WORK ITEM — Which lines of the entries contain the string "волос"? Please find them and copy them.

Start of Block

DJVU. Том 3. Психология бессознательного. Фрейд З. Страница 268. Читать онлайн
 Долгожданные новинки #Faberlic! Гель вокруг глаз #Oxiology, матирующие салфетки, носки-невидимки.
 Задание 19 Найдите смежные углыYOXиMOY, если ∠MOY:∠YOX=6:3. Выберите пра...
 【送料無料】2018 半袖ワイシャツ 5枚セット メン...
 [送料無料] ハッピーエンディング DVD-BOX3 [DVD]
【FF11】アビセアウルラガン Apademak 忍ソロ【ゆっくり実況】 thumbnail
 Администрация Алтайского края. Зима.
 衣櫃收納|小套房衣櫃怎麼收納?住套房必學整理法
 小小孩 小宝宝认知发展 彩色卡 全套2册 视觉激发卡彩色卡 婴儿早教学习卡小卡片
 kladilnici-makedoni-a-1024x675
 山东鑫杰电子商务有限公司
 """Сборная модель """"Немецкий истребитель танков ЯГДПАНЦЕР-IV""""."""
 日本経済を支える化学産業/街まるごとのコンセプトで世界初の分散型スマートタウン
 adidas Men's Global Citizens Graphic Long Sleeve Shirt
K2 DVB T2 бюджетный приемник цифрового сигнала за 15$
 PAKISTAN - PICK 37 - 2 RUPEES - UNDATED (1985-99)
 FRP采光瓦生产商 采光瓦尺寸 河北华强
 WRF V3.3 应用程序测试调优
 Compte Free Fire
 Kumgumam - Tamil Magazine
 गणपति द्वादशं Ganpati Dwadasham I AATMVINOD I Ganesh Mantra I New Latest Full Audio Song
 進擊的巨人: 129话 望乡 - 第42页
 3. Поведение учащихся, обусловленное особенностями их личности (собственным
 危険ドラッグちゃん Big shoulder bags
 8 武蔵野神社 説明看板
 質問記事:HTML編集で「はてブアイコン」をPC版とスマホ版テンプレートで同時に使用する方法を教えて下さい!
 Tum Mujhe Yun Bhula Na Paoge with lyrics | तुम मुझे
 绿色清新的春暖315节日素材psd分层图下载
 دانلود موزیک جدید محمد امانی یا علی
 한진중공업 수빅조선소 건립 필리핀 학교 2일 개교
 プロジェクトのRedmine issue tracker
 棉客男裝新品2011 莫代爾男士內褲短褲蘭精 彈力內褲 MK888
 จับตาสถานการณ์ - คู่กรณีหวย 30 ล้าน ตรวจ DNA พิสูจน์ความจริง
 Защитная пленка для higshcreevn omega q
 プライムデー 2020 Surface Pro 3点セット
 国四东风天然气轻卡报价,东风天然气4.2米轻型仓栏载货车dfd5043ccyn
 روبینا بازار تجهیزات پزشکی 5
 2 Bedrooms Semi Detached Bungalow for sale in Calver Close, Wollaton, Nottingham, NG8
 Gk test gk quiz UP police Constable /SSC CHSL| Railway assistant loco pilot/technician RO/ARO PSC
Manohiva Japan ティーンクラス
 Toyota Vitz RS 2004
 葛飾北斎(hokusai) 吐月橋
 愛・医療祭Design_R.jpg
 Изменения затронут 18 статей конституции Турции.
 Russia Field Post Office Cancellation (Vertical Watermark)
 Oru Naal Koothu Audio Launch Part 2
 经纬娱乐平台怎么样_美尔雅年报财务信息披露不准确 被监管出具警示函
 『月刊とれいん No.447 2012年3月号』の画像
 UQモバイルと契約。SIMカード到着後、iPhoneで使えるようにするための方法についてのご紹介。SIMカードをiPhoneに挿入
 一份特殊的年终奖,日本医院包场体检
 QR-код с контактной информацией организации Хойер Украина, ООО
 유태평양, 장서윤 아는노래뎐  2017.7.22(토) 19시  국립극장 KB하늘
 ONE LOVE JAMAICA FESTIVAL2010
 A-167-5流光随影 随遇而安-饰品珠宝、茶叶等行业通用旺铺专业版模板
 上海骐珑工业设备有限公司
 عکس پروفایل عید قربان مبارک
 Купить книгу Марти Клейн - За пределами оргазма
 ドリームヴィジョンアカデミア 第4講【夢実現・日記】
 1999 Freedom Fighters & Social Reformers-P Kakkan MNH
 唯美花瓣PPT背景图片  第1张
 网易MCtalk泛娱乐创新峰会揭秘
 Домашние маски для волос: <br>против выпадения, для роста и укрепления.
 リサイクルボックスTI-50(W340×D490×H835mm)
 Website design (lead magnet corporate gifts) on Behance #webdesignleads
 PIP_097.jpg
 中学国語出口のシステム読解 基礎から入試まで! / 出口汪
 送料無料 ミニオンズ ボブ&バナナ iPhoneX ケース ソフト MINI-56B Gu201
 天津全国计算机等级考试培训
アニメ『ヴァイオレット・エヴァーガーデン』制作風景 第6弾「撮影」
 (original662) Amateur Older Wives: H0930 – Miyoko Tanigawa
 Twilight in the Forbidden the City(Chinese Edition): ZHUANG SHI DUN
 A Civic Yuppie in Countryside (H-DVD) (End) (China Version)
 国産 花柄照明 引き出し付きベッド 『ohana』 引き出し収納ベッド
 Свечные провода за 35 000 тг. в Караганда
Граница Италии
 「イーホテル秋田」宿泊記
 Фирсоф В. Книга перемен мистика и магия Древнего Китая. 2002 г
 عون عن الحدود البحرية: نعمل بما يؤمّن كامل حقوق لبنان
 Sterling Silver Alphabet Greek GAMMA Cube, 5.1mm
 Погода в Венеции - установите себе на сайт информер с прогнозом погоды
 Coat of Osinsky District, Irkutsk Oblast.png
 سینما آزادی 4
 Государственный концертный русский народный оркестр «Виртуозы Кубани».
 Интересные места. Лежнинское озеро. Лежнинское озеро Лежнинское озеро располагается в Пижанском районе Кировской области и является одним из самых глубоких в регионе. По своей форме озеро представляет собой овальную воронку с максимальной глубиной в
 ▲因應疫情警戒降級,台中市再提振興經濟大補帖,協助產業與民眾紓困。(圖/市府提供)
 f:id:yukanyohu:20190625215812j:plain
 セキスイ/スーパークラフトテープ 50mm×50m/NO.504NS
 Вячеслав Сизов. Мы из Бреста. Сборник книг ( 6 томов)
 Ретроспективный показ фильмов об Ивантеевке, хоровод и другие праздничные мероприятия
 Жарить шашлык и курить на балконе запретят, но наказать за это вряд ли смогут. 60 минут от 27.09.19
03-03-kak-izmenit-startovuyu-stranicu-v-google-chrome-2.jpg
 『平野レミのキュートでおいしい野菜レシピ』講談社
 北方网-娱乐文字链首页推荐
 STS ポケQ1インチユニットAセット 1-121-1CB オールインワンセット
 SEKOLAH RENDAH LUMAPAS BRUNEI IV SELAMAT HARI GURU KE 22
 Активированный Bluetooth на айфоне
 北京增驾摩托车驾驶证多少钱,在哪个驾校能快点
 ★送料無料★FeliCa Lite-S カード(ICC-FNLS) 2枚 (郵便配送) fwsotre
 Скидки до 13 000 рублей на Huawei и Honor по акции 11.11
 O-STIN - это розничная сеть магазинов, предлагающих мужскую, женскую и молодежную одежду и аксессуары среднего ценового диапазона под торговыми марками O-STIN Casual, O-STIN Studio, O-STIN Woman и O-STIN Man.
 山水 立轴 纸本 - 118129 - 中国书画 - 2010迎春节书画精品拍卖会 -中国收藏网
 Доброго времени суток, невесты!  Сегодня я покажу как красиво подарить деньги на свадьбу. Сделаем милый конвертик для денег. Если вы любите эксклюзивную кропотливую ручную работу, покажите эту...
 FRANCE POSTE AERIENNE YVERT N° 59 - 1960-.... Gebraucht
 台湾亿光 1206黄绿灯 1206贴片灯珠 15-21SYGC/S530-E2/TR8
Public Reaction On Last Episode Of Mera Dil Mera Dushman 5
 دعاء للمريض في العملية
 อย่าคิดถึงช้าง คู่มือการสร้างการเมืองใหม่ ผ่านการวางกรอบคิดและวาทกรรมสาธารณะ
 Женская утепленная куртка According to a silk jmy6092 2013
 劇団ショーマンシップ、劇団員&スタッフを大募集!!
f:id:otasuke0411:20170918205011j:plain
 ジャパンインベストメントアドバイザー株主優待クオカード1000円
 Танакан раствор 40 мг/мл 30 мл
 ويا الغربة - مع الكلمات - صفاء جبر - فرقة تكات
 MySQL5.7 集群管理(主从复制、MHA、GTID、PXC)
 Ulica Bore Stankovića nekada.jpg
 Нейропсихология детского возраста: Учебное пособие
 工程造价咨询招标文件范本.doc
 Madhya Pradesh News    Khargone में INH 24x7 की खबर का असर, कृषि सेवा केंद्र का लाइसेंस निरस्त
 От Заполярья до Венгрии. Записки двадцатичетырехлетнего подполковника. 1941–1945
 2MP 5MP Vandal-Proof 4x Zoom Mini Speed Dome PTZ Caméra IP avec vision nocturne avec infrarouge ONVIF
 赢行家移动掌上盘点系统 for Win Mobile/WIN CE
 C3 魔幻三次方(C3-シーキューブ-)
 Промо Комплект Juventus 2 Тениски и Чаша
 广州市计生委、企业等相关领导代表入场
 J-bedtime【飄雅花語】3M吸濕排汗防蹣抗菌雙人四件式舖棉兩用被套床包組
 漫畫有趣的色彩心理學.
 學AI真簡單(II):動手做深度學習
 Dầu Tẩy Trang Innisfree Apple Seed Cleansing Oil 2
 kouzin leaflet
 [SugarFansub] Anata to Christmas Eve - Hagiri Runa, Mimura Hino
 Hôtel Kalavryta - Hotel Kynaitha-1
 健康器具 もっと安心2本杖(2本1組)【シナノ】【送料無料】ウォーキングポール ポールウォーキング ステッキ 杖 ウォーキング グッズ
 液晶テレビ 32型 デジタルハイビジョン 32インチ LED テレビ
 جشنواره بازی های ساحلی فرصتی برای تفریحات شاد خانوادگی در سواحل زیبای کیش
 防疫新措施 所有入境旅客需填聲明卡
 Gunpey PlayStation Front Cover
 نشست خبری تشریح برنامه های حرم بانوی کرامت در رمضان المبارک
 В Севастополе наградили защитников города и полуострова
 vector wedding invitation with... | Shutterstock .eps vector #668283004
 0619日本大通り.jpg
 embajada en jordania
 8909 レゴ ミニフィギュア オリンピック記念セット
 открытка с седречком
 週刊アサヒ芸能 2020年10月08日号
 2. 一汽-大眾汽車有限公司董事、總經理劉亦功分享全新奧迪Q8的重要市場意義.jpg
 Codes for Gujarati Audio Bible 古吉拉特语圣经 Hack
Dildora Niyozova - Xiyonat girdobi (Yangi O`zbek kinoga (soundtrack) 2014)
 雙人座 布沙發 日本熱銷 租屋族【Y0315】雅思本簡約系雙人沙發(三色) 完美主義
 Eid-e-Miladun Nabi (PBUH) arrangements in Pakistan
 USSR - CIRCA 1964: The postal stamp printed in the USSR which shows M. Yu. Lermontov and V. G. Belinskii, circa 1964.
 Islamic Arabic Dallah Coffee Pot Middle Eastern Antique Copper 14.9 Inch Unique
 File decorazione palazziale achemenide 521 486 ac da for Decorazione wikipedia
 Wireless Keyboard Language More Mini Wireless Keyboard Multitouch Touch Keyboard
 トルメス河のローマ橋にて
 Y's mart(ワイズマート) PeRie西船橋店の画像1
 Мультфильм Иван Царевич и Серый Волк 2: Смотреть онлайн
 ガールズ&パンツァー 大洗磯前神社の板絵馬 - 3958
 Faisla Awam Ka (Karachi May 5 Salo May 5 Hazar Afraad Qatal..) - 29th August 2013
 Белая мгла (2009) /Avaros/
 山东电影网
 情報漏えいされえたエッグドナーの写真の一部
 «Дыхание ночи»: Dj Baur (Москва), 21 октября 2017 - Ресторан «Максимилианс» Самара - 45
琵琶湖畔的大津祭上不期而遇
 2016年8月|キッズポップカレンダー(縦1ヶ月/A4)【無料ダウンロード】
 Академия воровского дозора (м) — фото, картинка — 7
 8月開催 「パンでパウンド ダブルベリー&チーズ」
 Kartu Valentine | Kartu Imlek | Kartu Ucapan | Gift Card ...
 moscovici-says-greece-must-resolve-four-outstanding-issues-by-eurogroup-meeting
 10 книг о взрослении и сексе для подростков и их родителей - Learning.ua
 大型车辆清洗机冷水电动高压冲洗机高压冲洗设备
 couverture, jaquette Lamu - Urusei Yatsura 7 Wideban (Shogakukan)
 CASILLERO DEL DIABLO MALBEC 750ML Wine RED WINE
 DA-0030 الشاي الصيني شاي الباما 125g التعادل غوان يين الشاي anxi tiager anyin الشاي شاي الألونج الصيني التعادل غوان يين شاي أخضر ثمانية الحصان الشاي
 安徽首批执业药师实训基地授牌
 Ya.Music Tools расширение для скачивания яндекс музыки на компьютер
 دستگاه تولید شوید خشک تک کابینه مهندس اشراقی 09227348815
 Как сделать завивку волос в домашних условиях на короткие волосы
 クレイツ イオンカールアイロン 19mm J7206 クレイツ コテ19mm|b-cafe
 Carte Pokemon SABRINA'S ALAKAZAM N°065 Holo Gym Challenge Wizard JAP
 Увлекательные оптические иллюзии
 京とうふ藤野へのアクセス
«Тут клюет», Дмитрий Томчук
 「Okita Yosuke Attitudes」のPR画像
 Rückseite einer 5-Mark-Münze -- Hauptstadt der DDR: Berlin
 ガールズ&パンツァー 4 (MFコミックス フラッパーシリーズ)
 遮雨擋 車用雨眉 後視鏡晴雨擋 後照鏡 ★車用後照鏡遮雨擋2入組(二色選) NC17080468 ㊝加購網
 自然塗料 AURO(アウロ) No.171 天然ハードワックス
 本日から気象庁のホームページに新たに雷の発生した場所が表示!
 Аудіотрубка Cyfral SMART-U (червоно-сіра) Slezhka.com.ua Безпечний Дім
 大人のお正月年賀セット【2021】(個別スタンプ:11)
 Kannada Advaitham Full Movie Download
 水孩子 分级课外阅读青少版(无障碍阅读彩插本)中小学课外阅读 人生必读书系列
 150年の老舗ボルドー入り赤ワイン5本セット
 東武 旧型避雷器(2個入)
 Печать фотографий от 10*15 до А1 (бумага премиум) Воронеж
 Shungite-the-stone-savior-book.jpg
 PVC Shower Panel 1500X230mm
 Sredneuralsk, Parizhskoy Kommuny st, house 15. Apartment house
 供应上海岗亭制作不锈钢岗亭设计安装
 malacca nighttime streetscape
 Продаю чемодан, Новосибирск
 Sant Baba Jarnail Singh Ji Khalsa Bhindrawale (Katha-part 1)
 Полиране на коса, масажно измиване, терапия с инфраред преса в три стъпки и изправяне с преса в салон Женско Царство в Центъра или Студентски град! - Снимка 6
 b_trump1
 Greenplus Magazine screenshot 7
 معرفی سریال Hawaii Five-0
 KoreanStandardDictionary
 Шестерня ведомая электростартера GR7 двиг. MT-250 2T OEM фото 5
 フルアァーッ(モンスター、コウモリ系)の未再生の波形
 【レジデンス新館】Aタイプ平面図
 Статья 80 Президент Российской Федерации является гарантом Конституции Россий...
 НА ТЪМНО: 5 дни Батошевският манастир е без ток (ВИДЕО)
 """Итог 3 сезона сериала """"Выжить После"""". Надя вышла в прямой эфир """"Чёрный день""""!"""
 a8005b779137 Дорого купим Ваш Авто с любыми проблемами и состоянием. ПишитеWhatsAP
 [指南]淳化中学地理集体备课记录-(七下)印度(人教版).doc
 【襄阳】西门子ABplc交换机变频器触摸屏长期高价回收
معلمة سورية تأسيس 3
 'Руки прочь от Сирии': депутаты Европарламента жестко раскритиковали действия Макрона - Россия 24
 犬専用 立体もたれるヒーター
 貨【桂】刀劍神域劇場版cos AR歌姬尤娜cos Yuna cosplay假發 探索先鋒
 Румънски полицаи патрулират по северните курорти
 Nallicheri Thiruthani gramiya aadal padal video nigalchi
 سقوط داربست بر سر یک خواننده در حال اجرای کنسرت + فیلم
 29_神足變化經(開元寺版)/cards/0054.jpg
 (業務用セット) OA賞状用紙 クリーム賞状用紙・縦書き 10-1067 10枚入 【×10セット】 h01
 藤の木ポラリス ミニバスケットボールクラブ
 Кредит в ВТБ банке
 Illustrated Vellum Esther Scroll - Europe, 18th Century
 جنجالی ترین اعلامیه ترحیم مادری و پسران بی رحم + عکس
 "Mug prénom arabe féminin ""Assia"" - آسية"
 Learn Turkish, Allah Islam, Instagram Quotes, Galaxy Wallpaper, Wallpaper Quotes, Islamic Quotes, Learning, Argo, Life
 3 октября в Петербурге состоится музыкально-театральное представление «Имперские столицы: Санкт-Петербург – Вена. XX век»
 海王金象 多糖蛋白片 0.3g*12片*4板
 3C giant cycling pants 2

End of Block

TASK OUTPUT —
 Домашние маски для волос: <br>против выпадения, для роста и укрепления.
 Как сделать завивку волос в домашних условиях на короткие волосы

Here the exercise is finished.